Of course many ways to do that, but as an example this is valid. The RFC should be great if it comes soon as everyone is primed to find bits to be used against the network, so this is perfect timing I suppose.

The authorship is very important as well and not something we have really answered yet. It is worth thinking more about.


Ok, I did not know that. Is the possibility to see earlier edits restricted to the administrators only, or can anyone see edit history of others?

That is OK when you know in advance that you are wanting to hide your personality. I’m talking about the cases after the fact that you have published something that you realize would have been better to stay out of public. Now I hear you and other saying that once you have published something, you can never be sure that it can be hidden again. And you are right of course. But while you can not be sure if you manage to hide again (if someone else has seen and copied it), neither can you be sure that someone else has actually seen and on top of that copied it. Well, in the case of Oldnet platforms, you actually know that it is copied somewhere, but in principal that would not have to be the case.
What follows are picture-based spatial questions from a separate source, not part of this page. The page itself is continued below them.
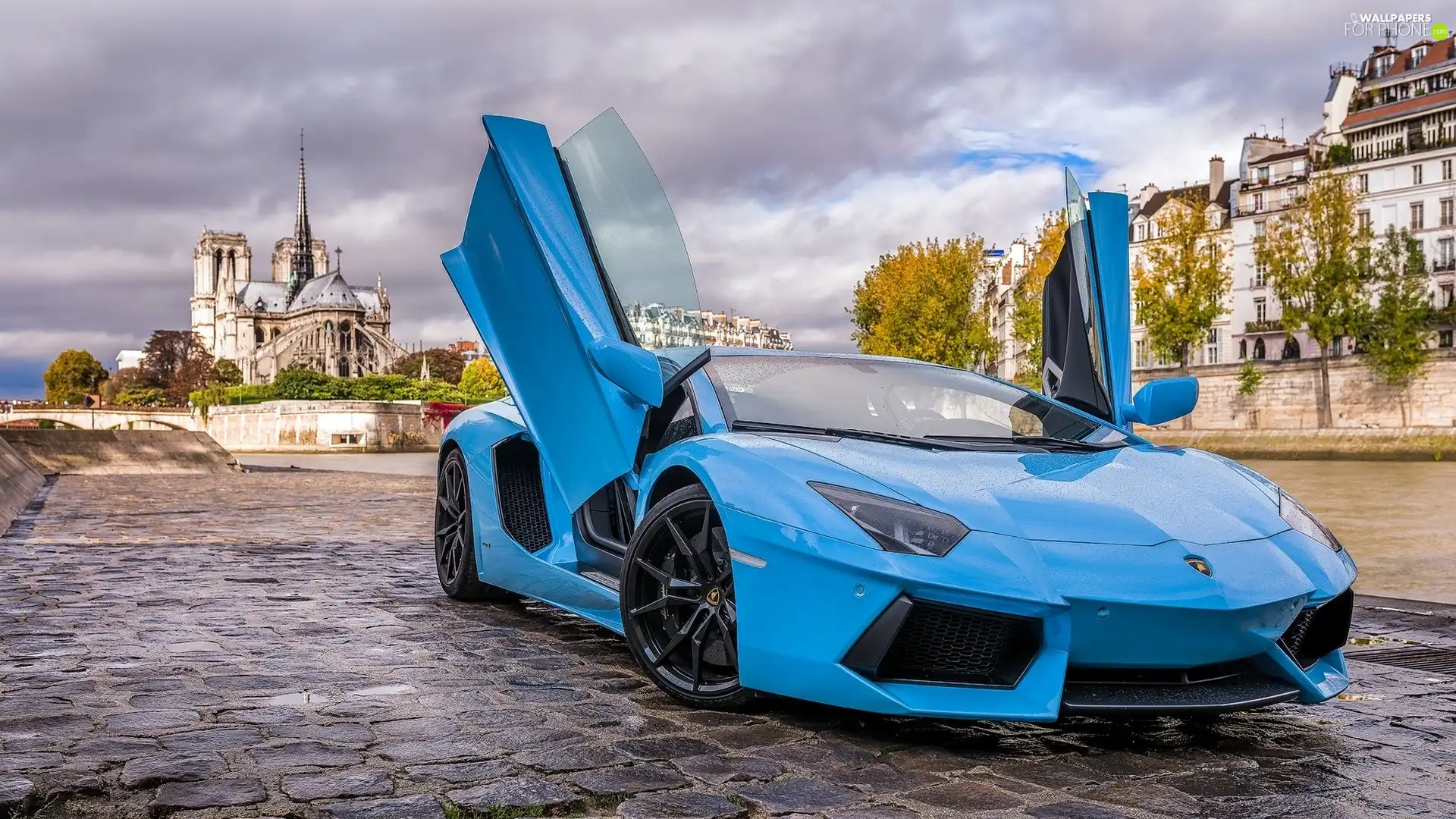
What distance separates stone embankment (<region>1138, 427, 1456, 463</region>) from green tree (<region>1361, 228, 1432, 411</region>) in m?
5.99

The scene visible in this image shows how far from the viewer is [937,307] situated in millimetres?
55375

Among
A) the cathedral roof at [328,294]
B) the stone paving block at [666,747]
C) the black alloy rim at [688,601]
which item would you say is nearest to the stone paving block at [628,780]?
the stone paving block at [666,747]

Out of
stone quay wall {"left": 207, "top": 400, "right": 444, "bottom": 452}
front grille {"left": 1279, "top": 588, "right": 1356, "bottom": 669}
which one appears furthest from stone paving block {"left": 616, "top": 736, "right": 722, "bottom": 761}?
stone quay wall {"left": 207, "top": 400, "right": 444, "bottom": 452}

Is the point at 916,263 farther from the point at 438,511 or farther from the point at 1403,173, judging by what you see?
the point at 438,511

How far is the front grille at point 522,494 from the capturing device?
5.17m

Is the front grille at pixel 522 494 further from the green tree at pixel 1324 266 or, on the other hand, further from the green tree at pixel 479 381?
the green tree at pixel 479 381

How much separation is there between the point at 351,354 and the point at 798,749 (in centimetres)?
16770

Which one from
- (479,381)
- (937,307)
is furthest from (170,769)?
(479,381)

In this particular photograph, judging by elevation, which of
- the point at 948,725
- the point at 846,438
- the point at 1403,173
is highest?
the point at 1403,173

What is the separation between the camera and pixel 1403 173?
214 ft

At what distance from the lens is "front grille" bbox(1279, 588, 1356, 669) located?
322cm

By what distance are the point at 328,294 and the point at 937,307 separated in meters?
131

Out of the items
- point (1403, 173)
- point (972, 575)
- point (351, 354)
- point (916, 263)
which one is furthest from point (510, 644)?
point (351, 354)

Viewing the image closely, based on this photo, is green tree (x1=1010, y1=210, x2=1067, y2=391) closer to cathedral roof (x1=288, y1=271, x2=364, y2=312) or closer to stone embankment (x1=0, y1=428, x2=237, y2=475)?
stone embankment (x1=0, y1=428, x2=237, y2=475)
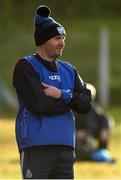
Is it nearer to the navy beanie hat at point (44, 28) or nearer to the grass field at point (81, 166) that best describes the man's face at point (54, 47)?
the navy beanie hat at point (44, 28)

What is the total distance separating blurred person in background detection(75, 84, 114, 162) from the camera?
11492 millimetres

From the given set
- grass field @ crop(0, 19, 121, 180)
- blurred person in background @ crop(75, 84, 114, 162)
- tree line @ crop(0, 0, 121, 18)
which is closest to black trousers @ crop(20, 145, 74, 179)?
blurred person in background @ crop(75, 84, 114, 162)

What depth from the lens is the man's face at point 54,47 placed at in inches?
208

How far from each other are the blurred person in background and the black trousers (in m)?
6.22

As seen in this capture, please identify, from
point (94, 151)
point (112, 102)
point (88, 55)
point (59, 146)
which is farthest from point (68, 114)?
point (88, 55)

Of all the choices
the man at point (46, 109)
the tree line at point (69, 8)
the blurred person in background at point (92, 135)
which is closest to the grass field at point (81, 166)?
the blurred person in background at point (92, 135)

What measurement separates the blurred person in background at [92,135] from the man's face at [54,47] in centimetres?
618

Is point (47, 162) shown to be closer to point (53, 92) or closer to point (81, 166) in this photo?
point (53, 92)

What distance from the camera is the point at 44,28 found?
5.40 meters

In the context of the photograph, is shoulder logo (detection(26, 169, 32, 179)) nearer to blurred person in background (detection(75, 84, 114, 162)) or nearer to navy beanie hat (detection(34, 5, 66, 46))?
navy beanie hat (detection(34, 5, 66, 46))

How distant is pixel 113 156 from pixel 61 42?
22.6 feet

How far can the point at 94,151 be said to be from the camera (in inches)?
456

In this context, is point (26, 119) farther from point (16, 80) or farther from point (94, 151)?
point (94, 151)

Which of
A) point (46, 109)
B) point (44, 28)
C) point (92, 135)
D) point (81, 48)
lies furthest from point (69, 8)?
point (46, 109)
Another thing, are you even planning to have accesses to data like “Shared with 20, which of 15 can only view and 5 can modify”?


Initially it would be shared with 20, viewable by 20, changeable by 5, if that makes sense. Again though viewable by 20 likely means public in many cases.


Ok, but is this in plans? It’s not only about me trying to cirmumvent the current design, but about having a platform where people can collaborate and limit the damage of the less skillfull collaborators (or clients of the team etc.) can do.

One more thing about hiding the public data, and then I’ll stop :wink: The reason why I’m arguing is that it is very different to have something that everybody knows being held in public or not. While in general it is good idea to make that kind of things public, that is not always the case. For example, as a young kid I sometimes participated in bullying. Once I invented a clever way to mock a boy. I invented a kind of “riddle” that was very catchy and allowed some creativity for anyone willing to bully this other kid. I regret it deeply now, and regretted it already back then soon after releasing it, as I saw what it did. I cannot take it back, but I have made a decision not to tell it anymore to anyone - in order to try to save him from having to face it ever again. For example, I’m not going to tell it here, even though the chances for the damage to spread from here to him are very slight. I see this comparable to the situation, where the way of bullying would have been publishing of a photo, for example. Everyone has seen it, but it is still different, if it can bee hidden from public. Even if everyone has copied it to themselves, it is still different from having it public.


But that isn’t going to happen with many forums and their replies and many blog entries.

The ID used to post will be taken as the ID.

Then I can fake that.

Yes you could take further steps to make the person sign each reply, but will the APPs do that step?

BUT the real issue is as David mentioned the web sites. There has been no mention or requirement that each web page is crypto signed and you have potentially 10s of millions of people creating their web pages and I bet bet you that only a few smart ones will do it, and maybe 20% will use helper Apps that do it for them.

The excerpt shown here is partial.